Despair coursing like a chill through his veins, he grabbed his damp cloak and left.
When he came home, the house was in an uproar. Little Ned had hidden in the shed the whole night and made everyone panic.
“William! What are you doing home?” mother asked irritably, face red from crying.
“There’s an order for a pair of gloves,” Will muttered, instantly needled by the atmosphere. “For a lady.”
“Gloves? Huh, that’s all we need.” Mother glared at her husband, who rose from the table and strode off towards the hall.
“Fine, I’ll be in the workshop then, shall I?” Opening the door, he called over his shoulder, “What are her measurements?”
Will looked up. “Measurements?”
Father turned. “You didn’t ask for them?”
Will opened his mouth to reply, but where his thoughts usually were, there was only a dense fog. Measurements? Such a banal, everyday detail, and father wanted him to apply it to the woman who had recited his own nascent poem back at him? He wanted Will to sum up her essence in a series of numbers? To calculate the shining darkness of her hair, to put a yardstick to the depth of her eyes? He, who couldn’t even capture it in words?
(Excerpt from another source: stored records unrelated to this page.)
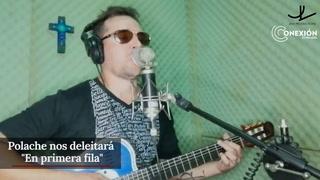 En primera fila: Deléitese con los éxitos musicales del cantante hondureño Polache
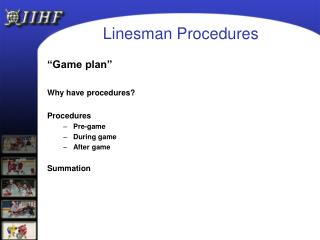 Linesman Procedures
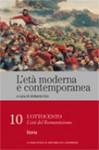 L'età moderna e contemporanea: l'Ottocento - L'età del romanticismo: Storia - vol. 10 - Umberto Eco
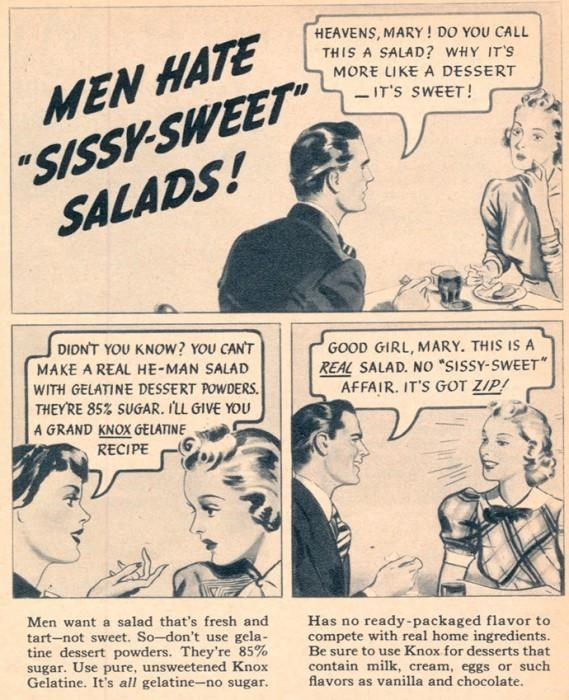 "Comics - HEAVENS, MARY! DO YOU CALL THIS A SALAD? WHY IT'S MORE LIKE A DESSERT - IT'S SWEET! ""SISSV-SWEET SALADS! MEN HATE DIDNT YOU KNOW? YOU CANT GOOD GIRL, MARY. THIS IS A REAL SALAD. NO ""SISSY-SWEET"" AFFAIR. IT'S GOT ZIP! MAKE A REAL HE-MAN SALAD WITH GELATINE DESSERT POWDERS. THEYRE 85% SUGAR. ILL GIVE YOU A GRAND KNOX GELATINE RECIPE Men want a salad that's fresh and tart-not sweet. So-don't use gela- tine dessert powders. They're 85% sugar. Use pure, unsweetened Knox Gelatine. It's all ge"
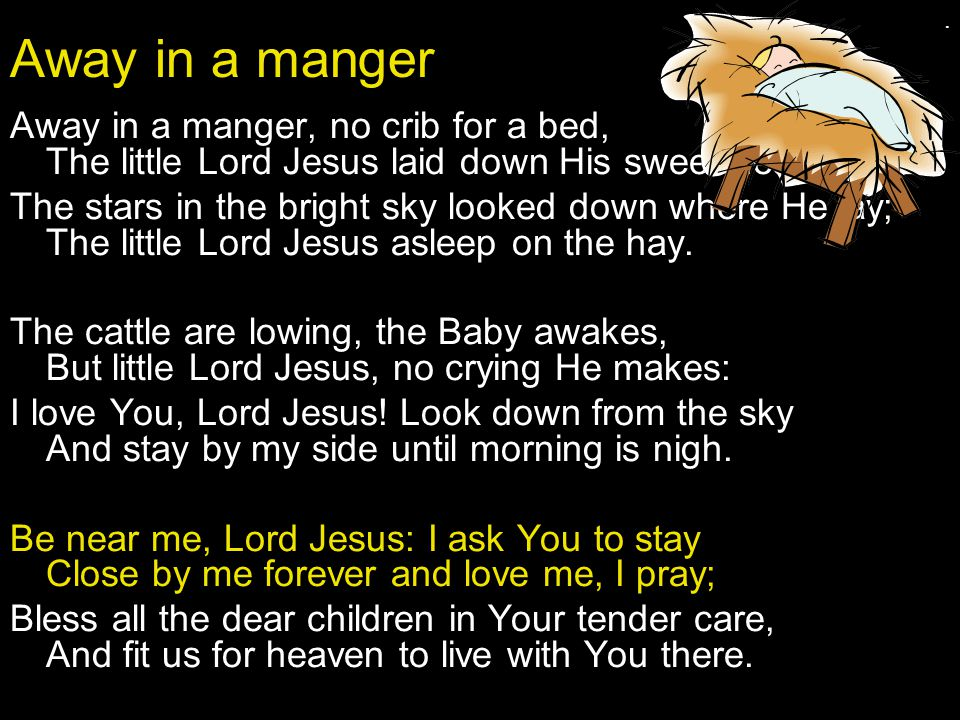 . Away in a manger. Away in a manger, no crib for a bed, The little Lord Jesus laid down His sweet head;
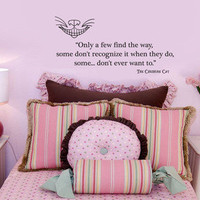 Cheshire Cat Alice Wonderland Only a Few wall quote vinyl art decal sticker14x29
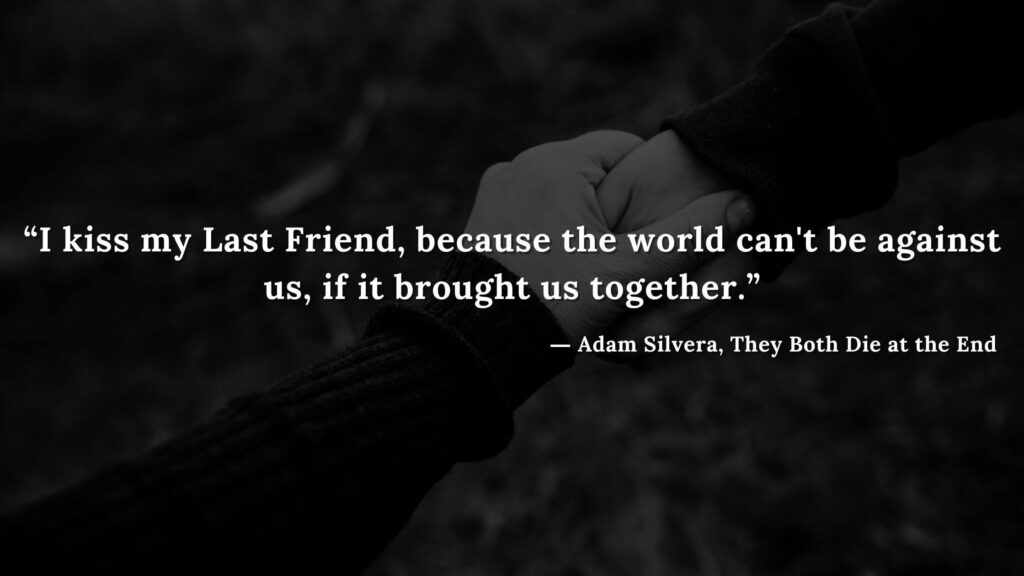 """""""I kiss my Last Friend, because the world can't be against us, if it brought us together."""" - Adam Silvera, They Both Die at the End (1)"""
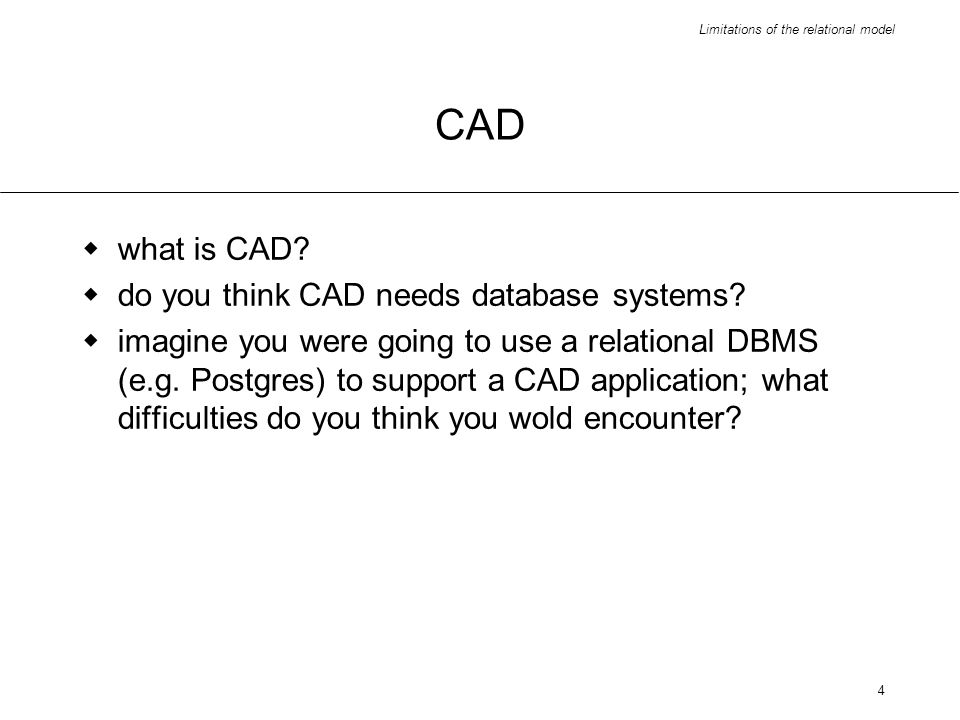 Limitations of the relational model 5 CAD - characteristics | insufficiency of relational database systems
“I’ll… uh, make the gloves myself.”
Father scoffed. “Don’t be ridiculous. You compose the poem, I’ll handle the work.”
“No, I’ll do it.”
“Listen.” Father sighed. “We can’t afford to waste skins right now. Our products must be perfect at first try. If you use up a skin for a pair of botched gloves that I have to remake–”
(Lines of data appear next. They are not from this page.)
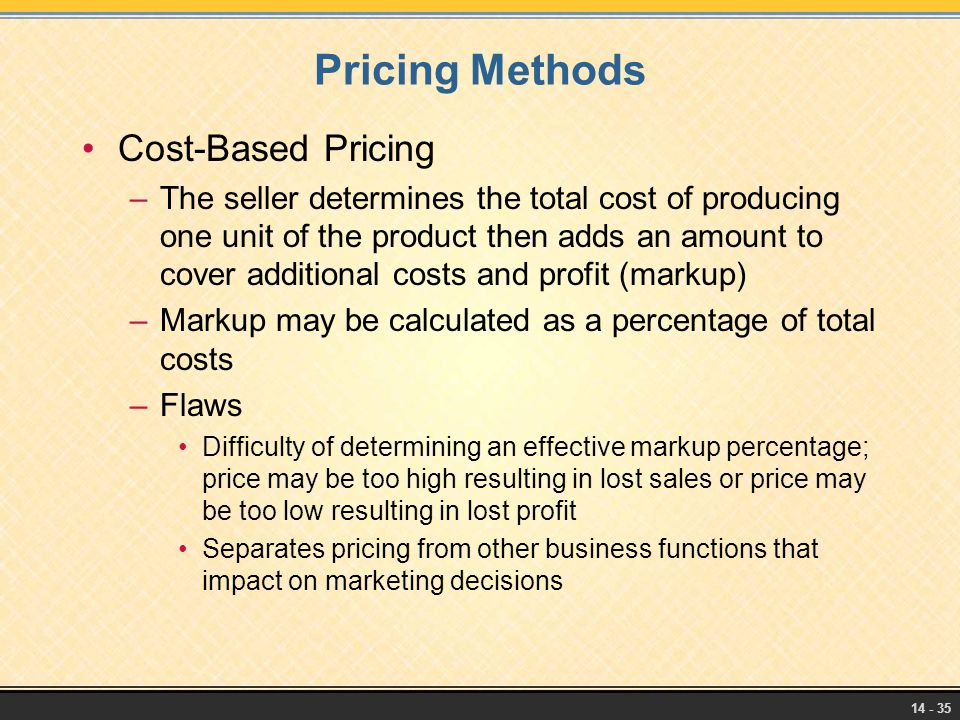 14 - 35 Pricing Methods Cost-Based Pricing –The seller determines the total cost of producing one unit of the product then adds an amount to cover add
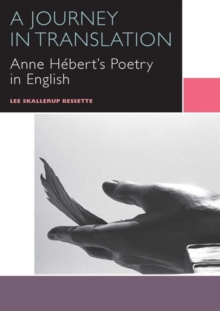 A Journey in Translation : Anne Hebert's Poetry in English, Paperback Book
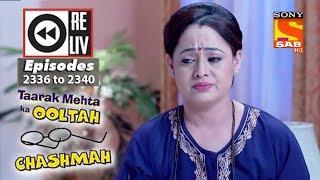 Weekly Reliv   Taarak Mehta Ka Ooltah Chashmah  13th November to 17th November 2017  Ep 2336 to 2340 - SABTV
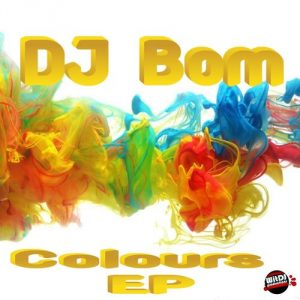 DJ Bom - Colours [WitDJ Productions PTY LTD]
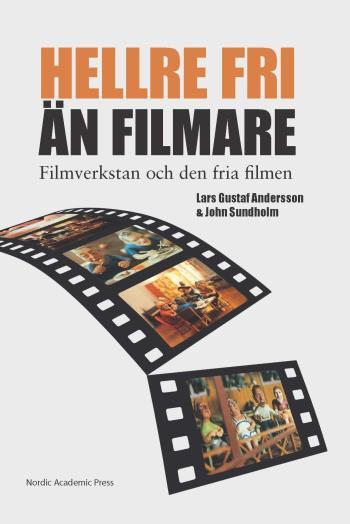 """""""hellre Fri Än Filmare"""" - Filmverkstan Och Den Fria Filmen"""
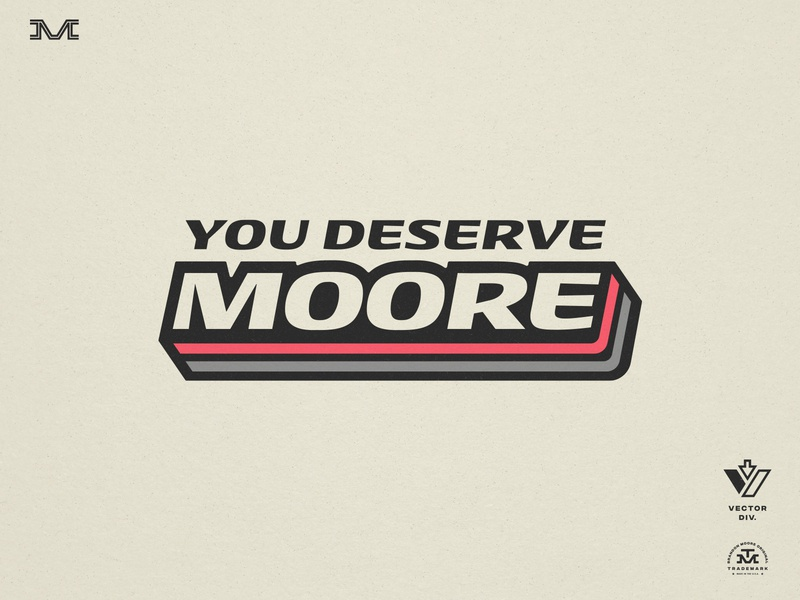 You Deserve Moore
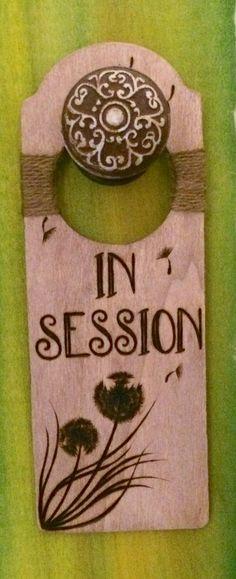 "Wood-burned ""IN SESSION"" door hanger with Dandelions.  https://www.etsy.com/shop/DesignsByHeidiLynne"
“I’ll make them, damn it! I know her measurements… in here.” Will meant to gesture at his head, but his hand rebelled and settled over his heart instead.
Father groaned and went into the workshop.
“I’ll make them,” Will repeated, going after him. “Please.”
But father was already collecting his tools, eyebrows dipped in displeasure. “Who is this woman anyway?”
“Ag…” Will stopped. Swallowed. “She’s the daughter of Richard Gardner-Hathaway. Of Shottery. She’s marrying young Goodman Field. Richard.”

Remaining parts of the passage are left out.